Given exercise 1 —
From the RAID caching thread below, list every time of day shown in the message headers and attribution lines, in the order they appear.

Source excerpt —

»»

Re: [PATCH V4 00/13] MD: a caching layer for raid5/6

Shaohua Li <shli@xxxxxx> · Fri, 10 Jul 2015 10:48:45 -0700

On Fri, Jul 10, 2015 at 04:42:09PM +1000, NeilBrown wrote:
> On Thu, 9 Jul 2015 22:18:15 -0700 Shaohua Li <shli@xxxxxx> wrote:
> 
> > On Fri, Jul 10, 2015 at 03:10:44PM +1000, NeilBrown wrote:
> > > On Thu, 9 Jul 2015 21:52:43 -0700 Shaohua Li <shli@xxxxxx> wrote:
> > > 
> > > > On Fri, Jul 10, 2015 at 02:36:56PM +1000, NeilBrown wrote:
> > > > > On Thu, 9 Jul 2015 21:08:49 -0700 Shaohua Li <shli@xxxxxx> wrote:
> > > > > 
> > > 
> > > > > There is also the issue of what action commits a previous transaction.
> > > > > I'm not sure what you had.  I'm suggesting that each metadata block
> > > > > commits previous transactions.  Is that a close-enough match to what
> > > > > you had?
> > > > 
> > > > What did you mean about a transaction? In my implementation, metadata
> > > > block and followed stripe data/parity consist of an io unit. io units can
> > > > be finished out of order. but if io unit has flush request (the data has
> > > > flush/flush bio or metadata is a flush block), the io unit can only
> > > > start after all previous io units and disk cache flush finish. Such io
> > > > unit is strictly ordered. The log patch describes this behavior. Does it
> > > > match?
> > > 
> > > Yes, a "transaction" is an "io unit".  The flushing is the same.
> > > I just couldn't remember how, when reading the log on restart, you
> > > determined if a given "io unit" was reliably consistent, or whether it
> > > should be ignored (having possibly only partially been written).

««

Exercise inputs —
»»

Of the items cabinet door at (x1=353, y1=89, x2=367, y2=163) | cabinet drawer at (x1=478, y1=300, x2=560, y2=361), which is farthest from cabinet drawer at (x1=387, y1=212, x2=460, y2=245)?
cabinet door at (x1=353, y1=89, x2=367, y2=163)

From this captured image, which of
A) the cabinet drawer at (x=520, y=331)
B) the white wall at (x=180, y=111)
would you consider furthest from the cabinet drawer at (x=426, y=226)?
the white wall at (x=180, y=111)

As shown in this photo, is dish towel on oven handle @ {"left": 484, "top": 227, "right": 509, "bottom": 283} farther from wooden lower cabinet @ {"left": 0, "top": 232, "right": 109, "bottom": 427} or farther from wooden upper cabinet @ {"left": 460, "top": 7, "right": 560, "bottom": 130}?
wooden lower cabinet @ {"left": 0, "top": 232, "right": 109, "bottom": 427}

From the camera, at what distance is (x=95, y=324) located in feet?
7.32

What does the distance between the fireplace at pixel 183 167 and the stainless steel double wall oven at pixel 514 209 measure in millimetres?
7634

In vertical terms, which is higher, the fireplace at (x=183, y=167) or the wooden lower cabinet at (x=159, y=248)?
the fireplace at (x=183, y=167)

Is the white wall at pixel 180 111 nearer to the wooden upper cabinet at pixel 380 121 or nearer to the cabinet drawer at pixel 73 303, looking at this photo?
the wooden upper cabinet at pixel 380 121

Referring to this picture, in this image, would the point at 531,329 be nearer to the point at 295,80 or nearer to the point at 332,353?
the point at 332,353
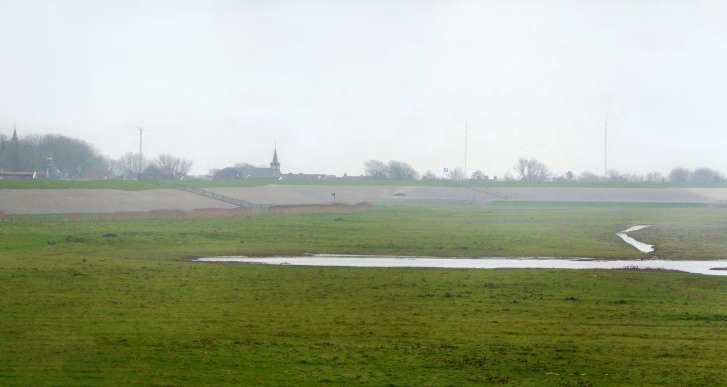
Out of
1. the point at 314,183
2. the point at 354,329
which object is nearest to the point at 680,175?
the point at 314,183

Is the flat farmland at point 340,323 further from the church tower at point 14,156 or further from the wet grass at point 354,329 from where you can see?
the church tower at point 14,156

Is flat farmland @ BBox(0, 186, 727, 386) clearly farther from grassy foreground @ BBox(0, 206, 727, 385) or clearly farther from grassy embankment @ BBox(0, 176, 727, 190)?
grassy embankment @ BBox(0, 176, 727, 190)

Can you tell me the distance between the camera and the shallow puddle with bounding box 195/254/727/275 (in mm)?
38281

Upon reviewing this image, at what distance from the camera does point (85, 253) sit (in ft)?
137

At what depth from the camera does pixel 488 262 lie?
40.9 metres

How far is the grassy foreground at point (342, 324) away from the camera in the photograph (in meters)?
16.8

««
»»

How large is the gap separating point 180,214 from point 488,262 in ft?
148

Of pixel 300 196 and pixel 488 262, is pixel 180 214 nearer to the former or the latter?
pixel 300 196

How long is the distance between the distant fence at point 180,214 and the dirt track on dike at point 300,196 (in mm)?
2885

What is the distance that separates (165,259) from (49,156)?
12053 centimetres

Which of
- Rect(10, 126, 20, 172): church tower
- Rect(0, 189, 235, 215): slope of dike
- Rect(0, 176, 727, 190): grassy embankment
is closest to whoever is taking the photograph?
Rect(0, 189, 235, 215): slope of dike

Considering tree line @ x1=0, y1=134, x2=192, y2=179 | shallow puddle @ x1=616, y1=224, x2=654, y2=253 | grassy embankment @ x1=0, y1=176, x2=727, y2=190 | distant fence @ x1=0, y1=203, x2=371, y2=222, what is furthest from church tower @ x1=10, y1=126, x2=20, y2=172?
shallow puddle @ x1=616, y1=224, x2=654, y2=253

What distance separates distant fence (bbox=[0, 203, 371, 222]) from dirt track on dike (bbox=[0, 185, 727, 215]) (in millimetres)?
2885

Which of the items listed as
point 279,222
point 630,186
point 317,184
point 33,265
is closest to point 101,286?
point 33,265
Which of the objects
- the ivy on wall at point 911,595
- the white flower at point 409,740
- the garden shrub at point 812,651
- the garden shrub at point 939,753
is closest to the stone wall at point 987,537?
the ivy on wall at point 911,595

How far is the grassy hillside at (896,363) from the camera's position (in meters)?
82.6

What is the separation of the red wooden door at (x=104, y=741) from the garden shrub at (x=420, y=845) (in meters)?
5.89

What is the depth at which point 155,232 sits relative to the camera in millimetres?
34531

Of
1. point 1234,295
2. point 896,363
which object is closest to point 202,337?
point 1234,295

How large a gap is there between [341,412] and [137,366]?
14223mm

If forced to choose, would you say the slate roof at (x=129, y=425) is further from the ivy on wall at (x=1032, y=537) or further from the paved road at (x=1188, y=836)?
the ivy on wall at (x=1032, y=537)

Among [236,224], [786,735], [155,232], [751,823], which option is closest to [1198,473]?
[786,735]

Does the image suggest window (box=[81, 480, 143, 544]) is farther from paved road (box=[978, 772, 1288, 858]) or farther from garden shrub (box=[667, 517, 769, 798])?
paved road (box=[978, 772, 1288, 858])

««
»»

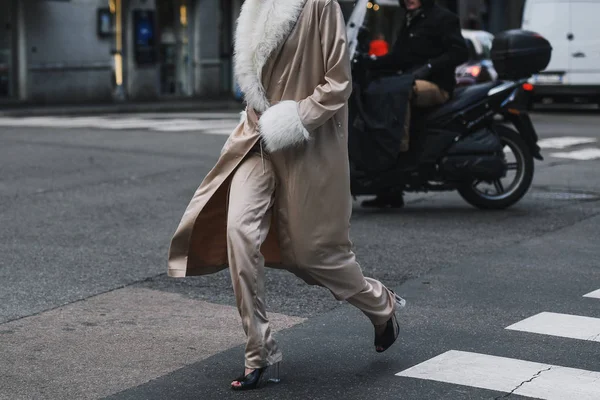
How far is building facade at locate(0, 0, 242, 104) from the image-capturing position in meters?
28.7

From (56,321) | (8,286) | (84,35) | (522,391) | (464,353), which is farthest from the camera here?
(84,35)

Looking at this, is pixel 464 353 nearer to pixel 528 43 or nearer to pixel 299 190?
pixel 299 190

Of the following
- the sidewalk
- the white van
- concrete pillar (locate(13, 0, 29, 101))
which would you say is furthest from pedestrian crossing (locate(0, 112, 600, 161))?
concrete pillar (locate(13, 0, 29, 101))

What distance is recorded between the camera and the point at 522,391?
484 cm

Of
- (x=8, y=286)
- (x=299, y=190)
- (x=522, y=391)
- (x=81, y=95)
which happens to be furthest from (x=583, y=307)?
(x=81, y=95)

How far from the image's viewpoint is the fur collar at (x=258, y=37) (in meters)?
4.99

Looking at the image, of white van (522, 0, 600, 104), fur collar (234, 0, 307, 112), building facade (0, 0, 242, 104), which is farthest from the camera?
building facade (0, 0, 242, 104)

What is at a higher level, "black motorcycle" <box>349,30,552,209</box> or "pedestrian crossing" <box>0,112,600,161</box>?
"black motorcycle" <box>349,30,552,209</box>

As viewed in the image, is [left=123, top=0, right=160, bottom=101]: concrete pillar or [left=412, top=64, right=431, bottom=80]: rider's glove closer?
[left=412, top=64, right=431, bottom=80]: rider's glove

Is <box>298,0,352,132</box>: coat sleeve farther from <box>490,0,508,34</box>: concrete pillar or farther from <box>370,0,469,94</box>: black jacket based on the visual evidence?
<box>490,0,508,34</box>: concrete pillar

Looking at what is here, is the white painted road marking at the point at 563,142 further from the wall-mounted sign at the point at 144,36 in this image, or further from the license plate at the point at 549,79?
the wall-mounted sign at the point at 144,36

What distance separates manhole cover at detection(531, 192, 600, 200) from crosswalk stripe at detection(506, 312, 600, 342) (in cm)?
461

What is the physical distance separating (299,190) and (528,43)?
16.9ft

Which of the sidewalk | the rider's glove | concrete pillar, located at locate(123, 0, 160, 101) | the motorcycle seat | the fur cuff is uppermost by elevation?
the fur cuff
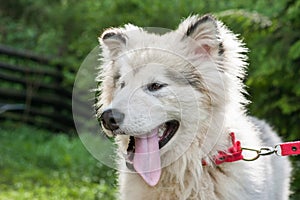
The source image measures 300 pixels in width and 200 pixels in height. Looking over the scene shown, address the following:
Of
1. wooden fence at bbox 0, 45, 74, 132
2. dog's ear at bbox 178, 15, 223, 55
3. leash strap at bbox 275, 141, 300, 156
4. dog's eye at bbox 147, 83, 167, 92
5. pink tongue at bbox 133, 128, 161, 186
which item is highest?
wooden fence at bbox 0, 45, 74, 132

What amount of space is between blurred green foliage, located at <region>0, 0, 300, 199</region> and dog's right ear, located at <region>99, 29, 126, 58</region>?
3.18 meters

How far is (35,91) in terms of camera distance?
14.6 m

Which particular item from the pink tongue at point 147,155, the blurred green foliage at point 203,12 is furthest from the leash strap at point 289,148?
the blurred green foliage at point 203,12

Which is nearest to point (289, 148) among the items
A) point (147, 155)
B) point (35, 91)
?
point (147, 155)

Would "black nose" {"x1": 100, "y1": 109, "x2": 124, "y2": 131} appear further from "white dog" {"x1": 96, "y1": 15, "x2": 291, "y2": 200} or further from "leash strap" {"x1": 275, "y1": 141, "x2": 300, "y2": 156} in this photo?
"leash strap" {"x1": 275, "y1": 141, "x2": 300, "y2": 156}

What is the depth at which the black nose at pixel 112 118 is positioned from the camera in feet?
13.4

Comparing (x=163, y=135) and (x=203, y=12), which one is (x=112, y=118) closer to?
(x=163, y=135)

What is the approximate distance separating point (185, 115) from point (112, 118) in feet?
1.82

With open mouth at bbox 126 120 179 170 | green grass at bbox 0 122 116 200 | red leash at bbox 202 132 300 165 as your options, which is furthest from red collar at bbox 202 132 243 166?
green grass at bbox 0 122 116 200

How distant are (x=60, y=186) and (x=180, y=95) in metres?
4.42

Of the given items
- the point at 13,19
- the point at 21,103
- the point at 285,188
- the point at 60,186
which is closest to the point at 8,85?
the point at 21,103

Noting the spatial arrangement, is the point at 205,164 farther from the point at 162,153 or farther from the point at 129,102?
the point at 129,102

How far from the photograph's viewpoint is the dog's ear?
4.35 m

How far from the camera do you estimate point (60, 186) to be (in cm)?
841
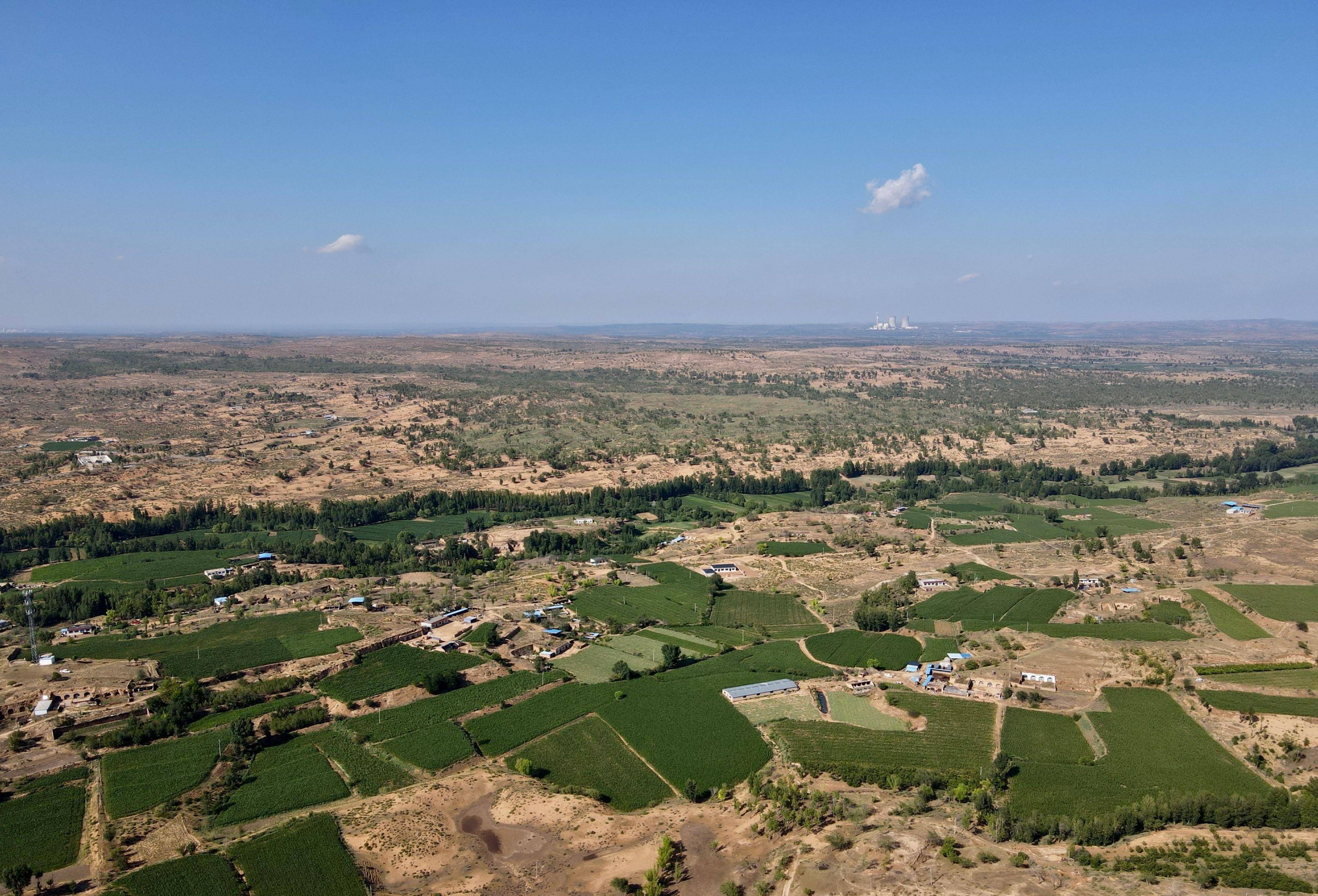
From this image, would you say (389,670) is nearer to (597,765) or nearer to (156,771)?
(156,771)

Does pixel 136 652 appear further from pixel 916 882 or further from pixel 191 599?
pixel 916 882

««

Given exercise 2 —
List each line of the records above that contains the string "door". Matches must be case-sensitive.

Finished answer 1 —
10:48:45
04:42:09PM
22:18:15
03:10:44PM
21:52:43
02:36:56PM
21:08:49

Finished answer 2 —
Of the items cabinet door at (x1=353, y1=89, x2=367, y2=163) | cabinet drawer at (x1=478, y1=300, x2=560, y2=361), which is farthest from cabinet drawer at (x1=387, y1=212, x2=460, y2=245)?
cabinet door at (x1=353, y1=89, x2=367, y2=163)
What is the separation of the red wooden door at (x=104, y=741) from the garden shrub at (x=420, y=845) (in meters)?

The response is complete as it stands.